Gary.....I don't think your family quite understand the magnitude of not only your death, but for your wife to actually see it happening and to not being able to save you.
It's both haunting and sickening.
And then a final kick in the teeth was be told by the coroner that the cause of your death was down to you eating fatty foods all of your life, from being young.
I would partially take some blame if I cooked and/or ate and fed you those fatty foods.
Me being on a vegetarian diet was/is so much healthier but by the time we remet, it was obviously much too late.
That was it.
Nothing to do with alcohol, epilepsy or brain injury.
Had we known about my ADHD and AUTISM, I would have been on disability then and not had to go through the trauma of trying to work in situations that could not accommodate me and I wouldn't have had to mask my true self as I had done for years causing me so much inner turmoil.

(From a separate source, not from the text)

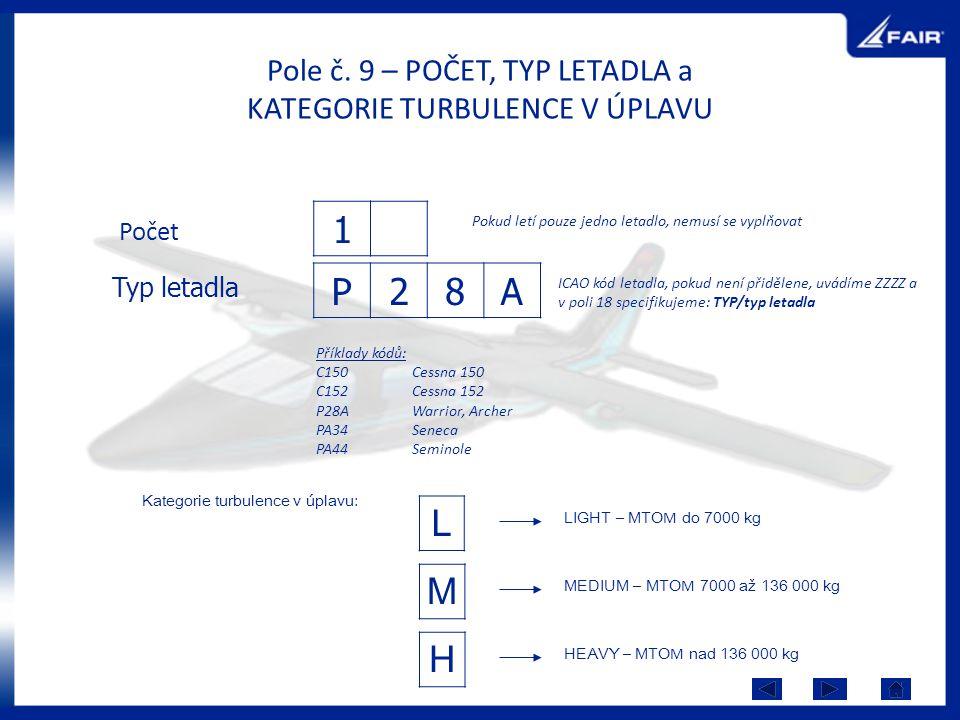 Pole č. 9 – POČET, TYP LETADLA a KATEGORIE TURBULENCE V ÚPLAVU Počet 1 Pokud letí pouze jedno letadlo, nemusí se vyplňovat Typ letadla P28A ICAO kód l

Maybe family members would have tried to be kind and understanding....?
I've not had any support whatsoever.
Nada.
Some of the final words which where given to me referred to "Baby Sophie".
You and I discussed that when someone's partner passed away, that the remaining partner should continue to live as best as they could and hopefully meet another partner and find love again.
And I have done.
It doesn't mean you're not thought about, spoken about, missed and loved.
I'm not saying anything else now as I hope these words alone will be understood.